Shale and frackers do it, so do Airlines and large transport concerns. But the Hacienda Hedge is the worlds largest and mostly concealed oil hedge.  Outside of the investment bankers and DB's at GS, Royal Dutch Shell got involved this year.  If you don't already know, you might appreciate this Bloomberg retrospective dated April 4th, 2017
"The country earned $6.4 billion in 2015 and $2.7 billion in 2016. For 2017, the jury is still out. Last summer, Mexico spent just above $1 billion buying put options with a floor price of $38 a barrel. If prices stay where they are now, hovering around $50 a barrel, the men from Hacienda won’t make any money, but if prices drop on average below $38 a barrel, they’ll start to. We won’t know the outcome until December."
Here's a recap of what happened last year when the Hacienda hit. Something interesting from March 28th.
"In its analysis of 33 of largest upstream companies with hedging programs, Wood Mackenzie found that the companies have added an annualized 648,000 barrels a day of new oil hedges since the fourth quarter of 2016, an increase of 33 percent from the third quarter of the year and more than in any of the previous four quarters…. Most of the new oil derivatives were added at strike prices between $50-$60 a barrel, he added."
Last year, the contango caused a lack of VLCC and ULCC's, which were being used as floating storage.  To plug their budget financing needs and reduce supply, the Saudis have been shipping at sub market prices to stockpiling China.
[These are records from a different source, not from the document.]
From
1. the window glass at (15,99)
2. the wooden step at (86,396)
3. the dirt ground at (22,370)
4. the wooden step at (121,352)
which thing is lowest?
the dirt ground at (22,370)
Both caused shipping rates and oil prices to demonstrate signs of reflation. Mid year, during Hacienda Days, price dropped $7.

This year, at $50-60, the hedge's mentioned above cover any pricing gap below $55 avg. However, even if the spot price drops, they keep pumping, which adds to oversupply. That behavior hinders and retards a supply response, regardless of how precipitous the price decline is.

Those Mexican hedges utilize Asian style options to establish an AVERAGE price, rather than a US style strike price at maturity.  The math might want to consider a range built around the $38 Hacienda average and the $55 upstream hedge average.

Aside from asset bubbles whass up? HY junk investors are basing their assumptions on the price of oil, conjoined at the hip.  BK accelerating, automotive sales off 2M Yoy, retail problem growing, not just sales, CRE as well, corp earnings EPS decelerating and no higher than they were FIVE YEARS AGO.

Damnit Janet and the Goddamn Liars gonna raise rates by any or all hiking, reduced purchases and outright selling. The best job market in decades, nominal wage increases, which in real inflation terms are negative, not translating into higher spending. Continuing economic contraction, less to spend and lousy consumption growth is behind it all.

Great recovery indeed.  However, with sabres rattling to profit the military industrial complex and global oil barons, oil and equity herd gonna spook? Food for thought and out.